“¡Tenían que haberte matado, mejor que mutilado!”, le gritan a Irene Villa, y “¡En lugar de tu hijo tenías que haber muerto tú”, la aúllan a Pilar Manjón.
Dos víctimas del terrorismo que sufren la hostilidad de las dos Españas con insultos y vejaciones. Porque aparentemente ocupan trincheras opuestas en el combate ideológico que divide crecientemente a los ciudadanos.
Irene Villa y Pilar Manjón: a una, un atentado de ETA le extirpó las piernas y tres dedos de una mano; a otra, las bombas islamistas del 11M la dejaron sin uno de sus dos hijos.
Ambas expresan su pensamiento en los medios informativos. Irene Villa no quiere que se negocie con ETA para evitar que consiga, sin matar, lo que no logró asesinando.

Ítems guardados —
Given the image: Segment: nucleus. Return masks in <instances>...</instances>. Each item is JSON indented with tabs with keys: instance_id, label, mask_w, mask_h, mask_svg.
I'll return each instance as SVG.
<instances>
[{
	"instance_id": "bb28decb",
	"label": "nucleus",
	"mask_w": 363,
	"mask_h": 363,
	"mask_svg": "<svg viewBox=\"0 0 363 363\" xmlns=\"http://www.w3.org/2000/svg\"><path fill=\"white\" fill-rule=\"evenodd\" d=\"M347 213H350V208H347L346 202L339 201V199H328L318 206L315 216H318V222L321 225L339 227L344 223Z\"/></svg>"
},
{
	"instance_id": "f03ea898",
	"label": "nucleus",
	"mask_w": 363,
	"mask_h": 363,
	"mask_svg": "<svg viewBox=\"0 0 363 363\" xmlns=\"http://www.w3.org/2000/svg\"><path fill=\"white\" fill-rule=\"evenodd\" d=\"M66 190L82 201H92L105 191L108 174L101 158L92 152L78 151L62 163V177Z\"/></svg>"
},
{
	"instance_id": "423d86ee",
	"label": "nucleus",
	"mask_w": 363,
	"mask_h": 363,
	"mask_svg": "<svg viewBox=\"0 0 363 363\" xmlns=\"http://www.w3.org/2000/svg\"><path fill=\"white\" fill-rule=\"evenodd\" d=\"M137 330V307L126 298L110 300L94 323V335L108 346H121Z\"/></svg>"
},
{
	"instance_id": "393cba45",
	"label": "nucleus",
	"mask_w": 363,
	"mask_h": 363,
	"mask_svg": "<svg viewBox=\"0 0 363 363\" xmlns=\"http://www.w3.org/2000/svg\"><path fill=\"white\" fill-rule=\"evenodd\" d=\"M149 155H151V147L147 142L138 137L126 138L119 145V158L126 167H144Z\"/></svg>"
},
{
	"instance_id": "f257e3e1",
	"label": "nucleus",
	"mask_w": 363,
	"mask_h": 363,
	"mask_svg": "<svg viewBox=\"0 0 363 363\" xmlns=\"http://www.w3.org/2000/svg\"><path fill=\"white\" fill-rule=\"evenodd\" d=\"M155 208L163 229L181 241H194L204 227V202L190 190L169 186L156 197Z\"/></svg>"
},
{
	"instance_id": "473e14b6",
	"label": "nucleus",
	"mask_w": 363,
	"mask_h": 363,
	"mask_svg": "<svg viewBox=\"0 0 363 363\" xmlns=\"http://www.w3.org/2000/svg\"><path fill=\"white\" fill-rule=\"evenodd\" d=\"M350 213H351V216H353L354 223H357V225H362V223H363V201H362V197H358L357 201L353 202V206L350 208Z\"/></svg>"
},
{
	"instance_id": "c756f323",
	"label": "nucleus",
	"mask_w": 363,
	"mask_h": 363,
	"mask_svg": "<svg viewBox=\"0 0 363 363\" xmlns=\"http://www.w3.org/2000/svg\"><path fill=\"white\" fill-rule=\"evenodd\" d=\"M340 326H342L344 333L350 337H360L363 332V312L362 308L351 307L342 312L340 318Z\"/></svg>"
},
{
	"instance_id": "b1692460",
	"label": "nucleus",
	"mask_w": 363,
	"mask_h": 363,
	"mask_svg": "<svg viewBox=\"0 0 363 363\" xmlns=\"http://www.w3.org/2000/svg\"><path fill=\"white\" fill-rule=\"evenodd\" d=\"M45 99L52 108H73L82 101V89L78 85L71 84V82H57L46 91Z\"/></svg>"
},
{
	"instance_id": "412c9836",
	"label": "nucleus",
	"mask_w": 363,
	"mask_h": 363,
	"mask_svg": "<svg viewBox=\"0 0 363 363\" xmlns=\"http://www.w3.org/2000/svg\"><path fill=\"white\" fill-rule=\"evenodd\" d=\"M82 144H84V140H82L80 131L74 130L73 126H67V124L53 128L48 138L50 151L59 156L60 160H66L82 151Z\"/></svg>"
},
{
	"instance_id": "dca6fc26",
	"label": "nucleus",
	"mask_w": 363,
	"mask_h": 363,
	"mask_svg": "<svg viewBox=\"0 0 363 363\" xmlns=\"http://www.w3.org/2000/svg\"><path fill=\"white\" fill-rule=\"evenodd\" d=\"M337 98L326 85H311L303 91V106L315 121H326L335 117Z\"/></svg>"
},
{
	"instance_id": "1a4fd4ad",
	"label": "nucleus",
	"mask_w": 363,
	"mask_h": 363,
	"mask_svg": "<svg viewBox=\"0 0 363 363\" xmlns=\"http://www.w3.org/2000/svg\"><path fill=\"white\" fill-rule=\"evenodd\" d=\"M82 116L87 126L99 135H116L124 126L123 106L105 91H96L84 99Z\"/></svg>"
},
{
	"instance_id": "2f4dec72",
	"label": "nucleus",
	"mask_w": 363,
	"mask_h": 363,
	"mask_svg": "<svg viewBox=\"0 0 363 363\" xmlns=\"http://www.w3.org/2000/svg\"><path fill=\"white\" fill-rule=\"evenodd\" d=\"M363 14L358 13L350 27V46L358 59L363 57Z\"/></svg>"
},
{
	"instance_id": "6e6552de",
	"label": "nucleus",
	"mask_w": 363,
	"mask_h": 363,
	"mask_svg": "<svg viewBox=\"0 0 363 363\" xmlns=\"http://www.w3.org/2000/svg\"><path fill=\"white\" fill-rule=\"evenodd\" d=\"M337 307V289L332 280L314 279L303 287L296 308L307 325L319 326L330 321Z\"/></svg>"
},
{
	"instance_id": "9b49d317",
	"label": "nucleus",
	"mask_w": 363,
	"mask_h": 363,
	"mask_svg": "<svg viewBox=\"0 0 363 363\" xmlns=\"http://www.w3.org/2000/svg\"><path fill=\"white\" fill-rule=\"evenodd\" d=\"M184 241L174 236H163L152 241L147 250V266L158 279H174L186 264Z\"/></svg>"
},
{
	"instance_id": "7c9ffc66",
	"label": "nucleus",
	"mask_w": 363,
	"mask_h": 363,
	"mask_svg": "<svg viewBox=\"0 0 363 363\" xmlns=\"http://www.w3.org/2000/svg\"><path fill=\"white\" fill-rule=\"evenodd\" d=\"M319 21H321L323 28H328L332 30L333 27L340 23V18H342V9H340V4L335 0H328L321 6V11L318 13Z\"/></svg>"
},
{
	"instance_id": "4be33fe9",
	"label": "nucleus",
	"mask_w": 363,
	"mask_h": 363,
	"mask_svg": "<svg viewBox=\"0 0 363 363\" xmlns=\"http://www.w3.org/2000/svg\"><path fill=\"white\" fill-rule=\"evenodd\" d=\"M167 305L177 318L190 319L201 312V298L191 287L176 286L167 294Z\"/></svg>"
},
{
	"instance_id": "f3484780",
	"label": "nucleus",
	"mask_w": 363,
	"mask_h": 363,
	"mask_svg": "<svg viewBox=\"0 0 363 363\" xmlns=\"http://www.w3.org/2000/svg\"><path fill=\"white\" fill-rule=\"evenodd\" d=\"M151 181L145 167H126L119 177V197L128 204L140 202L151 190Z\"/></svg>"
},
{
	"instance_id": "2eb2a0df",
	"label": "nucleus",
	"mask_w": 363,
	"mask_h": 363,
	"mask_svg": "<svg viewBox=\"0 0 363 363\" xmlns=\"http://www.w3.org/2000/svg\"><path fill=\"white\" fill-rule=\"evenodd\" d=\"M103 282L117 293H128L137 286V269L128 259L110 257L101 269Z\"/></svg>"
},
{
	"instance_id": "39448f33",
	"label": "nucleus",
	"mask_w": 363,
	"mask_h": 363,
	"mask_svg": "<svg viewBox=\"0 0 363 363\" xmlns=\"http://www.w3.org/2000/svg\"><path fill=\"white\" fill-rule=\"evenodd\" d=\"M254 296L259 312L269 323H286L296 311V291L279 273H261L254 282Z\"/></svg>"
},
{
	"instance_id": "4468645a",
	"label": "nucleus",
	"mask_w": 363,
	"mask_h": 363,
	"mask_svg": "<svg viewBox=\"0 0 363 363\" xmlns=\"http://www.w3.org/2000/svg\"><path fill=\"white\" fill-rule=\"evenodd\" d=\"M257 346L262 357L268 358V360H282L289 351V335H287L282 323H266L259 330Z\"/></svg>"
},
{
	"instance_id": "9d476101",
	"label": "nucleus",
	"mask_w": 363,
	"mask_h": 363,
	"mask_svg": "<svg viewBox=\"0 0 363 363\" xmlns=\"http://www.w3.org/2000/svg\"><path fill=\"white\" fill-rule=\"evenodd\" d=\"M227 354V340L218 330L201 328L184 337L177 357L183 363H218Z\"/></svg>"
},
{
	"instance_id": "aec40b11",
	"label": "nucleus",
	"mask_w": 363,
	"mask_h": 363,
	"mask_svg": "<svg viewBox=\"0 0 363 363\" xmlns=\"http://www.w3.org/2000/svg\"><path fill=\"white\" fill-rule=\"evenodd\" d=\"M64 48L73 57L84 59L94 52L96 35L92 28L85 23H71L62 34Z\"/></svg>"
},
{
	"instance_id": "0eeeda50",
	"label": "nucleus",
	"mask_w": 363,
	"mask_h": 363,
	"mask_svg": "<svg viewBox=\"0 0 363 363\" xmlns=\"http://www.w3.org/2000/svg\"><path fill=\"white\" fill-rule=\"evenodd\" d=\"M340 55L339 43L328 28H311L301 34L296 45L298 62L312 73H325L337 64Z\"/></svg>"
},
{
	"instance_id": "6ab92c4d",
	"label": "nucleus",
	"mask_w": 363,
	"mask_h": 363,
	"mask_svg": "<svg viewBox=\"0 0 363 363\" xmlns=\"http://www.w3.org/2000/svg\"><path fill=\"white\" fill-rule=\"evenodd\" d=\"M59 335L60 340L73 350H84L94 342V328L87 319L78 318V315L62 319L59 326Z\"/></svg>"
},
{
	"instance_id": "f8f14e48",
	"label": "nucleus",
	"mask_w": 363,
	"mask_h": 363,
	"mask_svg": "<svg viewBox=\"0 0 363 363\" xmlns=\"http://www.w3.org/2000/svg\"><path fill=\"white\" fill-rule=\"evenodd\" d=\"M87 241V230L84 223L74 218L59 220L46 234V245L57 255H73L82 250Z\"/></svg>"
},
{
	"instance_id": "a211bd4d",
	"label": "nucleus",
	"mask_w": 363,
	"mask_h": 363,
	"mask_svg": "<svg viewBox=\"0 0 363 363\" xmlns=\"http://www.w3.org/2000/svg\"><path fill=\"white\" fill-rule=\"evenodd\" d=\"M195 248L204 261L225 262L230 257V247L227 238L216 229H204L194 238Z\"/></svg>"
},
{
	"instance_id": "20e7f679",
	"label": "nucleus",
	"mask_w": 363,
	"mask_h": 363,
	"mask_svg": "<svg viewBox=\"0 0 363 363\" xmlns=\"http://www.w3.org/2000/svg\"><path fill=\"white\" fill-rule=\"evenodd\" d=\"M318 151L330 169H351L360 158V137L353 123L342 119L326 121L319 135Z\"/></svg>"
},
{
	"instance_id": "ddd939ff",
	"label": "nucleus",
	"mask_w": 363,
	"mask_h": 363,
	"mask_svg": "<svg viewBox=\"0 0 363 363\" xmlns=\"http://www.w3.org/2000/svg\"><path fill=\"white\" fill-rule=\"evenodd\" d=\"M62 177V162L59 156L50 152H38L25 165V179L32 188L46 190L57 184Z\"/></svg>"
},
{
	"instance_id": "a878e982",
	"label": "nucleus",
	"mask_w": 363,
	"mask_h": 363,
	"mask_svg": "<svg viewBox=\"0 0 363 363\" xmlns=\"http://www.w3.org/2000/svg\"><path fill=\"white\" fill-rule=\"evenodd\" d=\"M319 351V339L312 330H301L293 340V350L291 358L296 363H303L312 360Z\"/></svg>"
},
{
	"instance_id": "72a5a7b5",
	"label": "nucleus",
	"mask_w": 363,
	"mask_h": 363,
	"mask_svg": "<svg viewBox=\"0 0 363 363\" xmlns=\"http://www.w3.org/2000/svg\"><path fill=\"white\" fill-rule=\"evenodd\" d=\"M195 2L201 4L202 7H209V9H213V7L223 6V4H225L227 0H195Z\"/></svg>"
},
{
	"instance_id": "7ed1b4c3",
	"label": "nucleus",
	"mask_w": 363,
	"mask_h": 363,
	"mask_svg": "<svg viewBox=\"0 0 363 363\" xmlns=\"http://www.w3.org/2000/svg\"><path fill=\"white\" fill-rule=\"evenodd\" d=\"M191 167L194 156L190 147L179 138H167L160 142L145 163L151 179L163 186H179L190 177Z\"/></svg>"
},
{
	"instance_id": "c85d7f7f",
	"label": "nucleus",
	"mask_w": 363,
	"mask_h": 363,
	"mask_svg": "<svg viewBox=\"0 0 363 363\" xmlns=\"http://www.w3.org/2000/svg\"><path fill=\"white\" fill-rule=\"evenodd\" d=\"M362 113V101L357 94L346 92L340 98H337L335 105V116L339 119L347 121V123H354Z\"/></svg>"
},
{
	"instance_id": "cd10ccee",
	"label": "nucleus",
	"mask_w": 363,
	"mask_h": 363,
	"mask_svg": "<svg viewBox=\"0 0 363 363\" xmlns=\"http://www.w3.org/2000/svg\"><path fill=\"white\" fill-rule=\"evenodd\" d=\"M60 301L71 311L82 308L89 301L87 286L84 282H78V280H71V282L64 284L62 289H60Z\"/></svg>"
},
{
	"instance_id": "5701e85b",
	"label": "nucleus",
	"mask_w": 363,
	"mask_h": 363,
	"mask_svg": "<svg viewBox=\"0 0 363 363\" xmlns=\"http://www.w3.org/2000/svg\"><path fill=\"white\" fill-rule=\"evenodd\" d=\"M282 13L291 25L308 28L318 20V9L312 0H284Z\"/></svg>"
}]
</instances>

Actividad —
Por favor, enumera todas las partes del cuerpo que se nombran en el texto de estudio.

Respuesta escrita —
piernas, dedos, mano